Reputation: 505
The following code fills all my memory:
from sys import getsizeof
import numpy
# from http://stackoverflow.com/a/2117379/272471
def getSize(array):
return getsizeof(array) + len(array) * getsizeof(array[0])
class test():
def __init__(self):
pass
def t(self):
temp = numpy.zeros([200,100,100])
A = numpy.zeros([200], dtype = numpy.float64)
for i in range(200):
A[i] = numpy.sum( temp[i].diagonal() )
return A
a = test()
memory_usage("before")
c = [a.t() for i in range(100)]
del a
memory_usage("After")
print("Size of c:", float(getSize(c))/1000.0)
The output is:
('>', 'before', 'memory:', 20588, 'KiB ')

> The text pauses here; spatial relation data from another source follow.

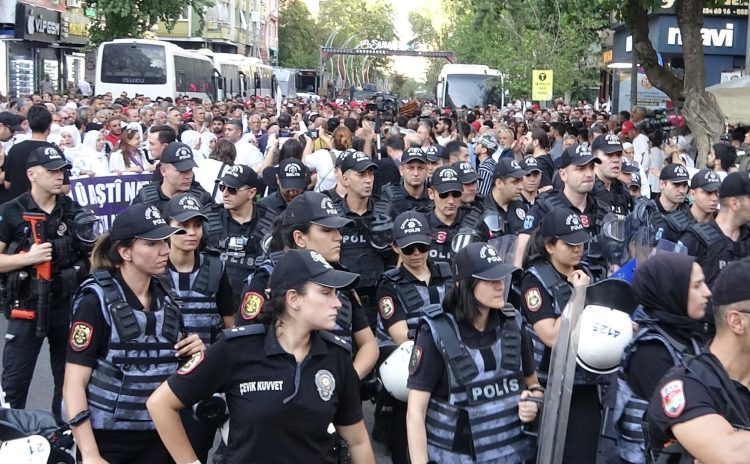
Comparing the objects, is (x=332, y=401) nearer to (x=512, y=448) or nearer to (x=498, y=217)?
(x=512, y=448)

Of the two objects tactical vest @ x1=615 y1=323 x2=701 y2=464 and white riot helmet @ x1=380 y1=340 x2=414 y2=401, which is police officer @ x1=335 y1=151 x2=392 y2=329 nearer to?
white riot helmet @ x1=380 y1=340 x2=414 y2=401

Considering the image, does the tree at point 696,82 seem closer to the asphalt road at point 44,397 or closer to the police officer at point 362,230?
the police officer at point 362,230

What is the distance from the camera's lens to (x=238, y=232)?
7.41 meters

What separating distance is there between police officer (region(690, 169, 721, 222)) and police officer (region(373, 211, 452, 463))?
2395mm

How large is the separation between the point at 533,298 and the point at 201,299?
5.51 ft

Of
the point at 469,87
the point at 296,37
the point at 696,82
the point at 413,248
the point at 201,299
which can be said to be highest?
the point at 296,37

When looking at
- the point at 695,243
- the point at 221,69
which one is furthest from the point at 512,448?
the point at 221,69

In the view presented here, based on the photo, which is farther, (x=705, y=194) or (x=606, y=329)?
(x=705, y=194)

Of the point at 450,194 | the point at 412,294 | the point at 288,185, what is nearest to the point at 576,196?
the point at 450,194

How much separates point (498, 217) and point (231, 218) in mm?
1980

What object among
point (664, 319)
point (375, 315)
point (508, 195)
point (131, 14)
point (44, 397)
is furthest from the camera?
point (131, 14)

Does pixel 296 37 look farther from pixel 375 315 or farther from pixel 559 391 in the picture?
pixel 559 391

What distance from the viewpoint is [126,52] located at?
32.8 meters

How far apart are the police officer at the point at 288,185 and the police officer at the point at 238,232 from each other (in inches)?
10.7
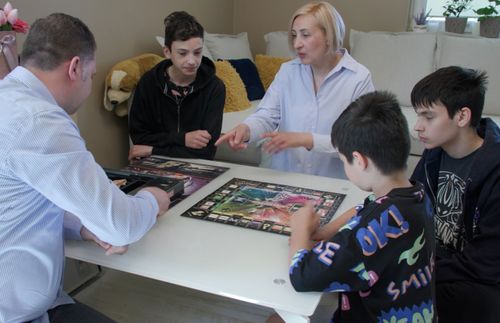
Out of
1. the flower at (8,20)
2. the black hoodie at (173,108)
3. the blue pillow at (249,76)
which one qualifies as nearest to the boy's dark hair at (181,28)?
the black hoodie at (173,108)

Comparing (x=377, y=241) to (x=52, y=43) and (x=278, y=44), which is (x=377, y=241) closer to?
(x=52, y=43)

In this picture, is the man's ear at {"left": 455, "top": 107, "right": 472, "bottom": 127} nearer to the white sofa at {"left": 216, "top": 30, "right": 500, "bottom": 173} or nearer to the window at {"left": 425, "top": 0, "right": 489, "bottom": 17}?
the white sofa at {"left": 216, "top": 30, "right": 500, "bottom": 173}

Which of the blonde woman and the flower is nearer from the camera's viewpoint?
the flower

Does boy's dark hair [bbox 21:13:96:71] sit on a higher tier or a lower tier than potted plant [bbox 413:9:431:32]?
lower

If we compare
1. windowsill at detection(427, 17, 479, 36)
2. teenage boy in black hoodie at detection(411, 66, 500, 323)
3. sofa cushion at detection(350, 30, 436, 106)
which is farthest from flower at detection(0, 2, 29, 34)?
windowsill at detection(427, 17, 479, 36)

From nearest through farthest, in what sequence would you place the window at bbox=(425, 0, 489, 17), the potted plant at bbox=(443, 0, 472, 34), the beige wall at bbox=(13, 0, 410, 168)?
the beige wall at bbox=(13, 0, 410, 168) < the potted plant at bbox=(443, 0, 472, 34) < the window at bbox=(425, 0, 489, 17)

('>', 'After', 'memory:', 1583456, 'KiB ')
('Size of c:', 8.92)
Why am I using ~1.5 GB of memory if c is ~ 9 KiB? Is this a memory leak? (Thanks)
The memory_usage
function was posted on SO and is reported here for clarity:
def memory_usage(text = ''):
"""Memory usage of the current process in kilobytes."""
status = None
result = {'peak': 0, 'rss': 0}
try:
# This will only work on systems with a /proc file system
# (like Linux).
status = open('/proc/self/status')
for line in status:
parts = line.split()
key = parts[0][2:-1].lower()
if key in result:
result[key] = int(parts[1])
finally:
if status is not None:
status.close()
print('>', text, 'memory:', result['rss'], 'KiB ')
return result['rss']
Upvotes: 2
Views: 4481
Reputation: 505
The implementation of diagonal()
failed to decrement a reference counter. This issue had been previously fixed, but the change didn't make it into 1.7.0.
Upgrading to 1.7.1 solves the problem! The release notes contain various useful identifiers, notably issue 2969.
The solution was provided by Sebastian Berg and Charles Harris on the NumPy mailing list.
Upvotes: 6
Reputation: 1015
I don't think sys.getsizeof returns what you expect
your numpy vector A is 64 bit (8 bytes) - so it takes up (at least)
8 * 200 * 100 * 100 * 100 / (2.0**30) = 1.5625 GB
so at minimum you should use 1.5 GB on the 100 arrays, the last few hundred mg are all the integers used for indexing the large numpy data and the 100 objects
It seems that sys.getsizeof always returns 80 no matter how large a numpy array is:
sys.getsizeof(np.zeros([200,1000,100])) # return 80
sys.getsizeof(np.zeros([20,100,10])) # return 80
In your code you delete a which is a tiny factory object who's t method return huge numpy arrays, you store these huge arrays in a list called c. try to delete c, then you should regain most of your RAM
Upvotes: 0
Reputation: 91149
Python allocs memory from the OS if it needs some.
If it doesn't need it any longer, it may or may not return it again.
But if it doesn't return it, the memory will be reused on subsequent allocations. You should check that; but supposedly the memory consumption won't increase even more.
About your estimations of memory consumption: As azorius already wrote, your temp
array consumes 16 MB, while your A
array consumes about 200 * 8 = 1600 bytes (+ 40 for internal reasons). If you take 100 of them, you are at 164000 bytes (plus some for the list).
Besides that, I have no explanation for the memory consumption you have.
Upvotes: 1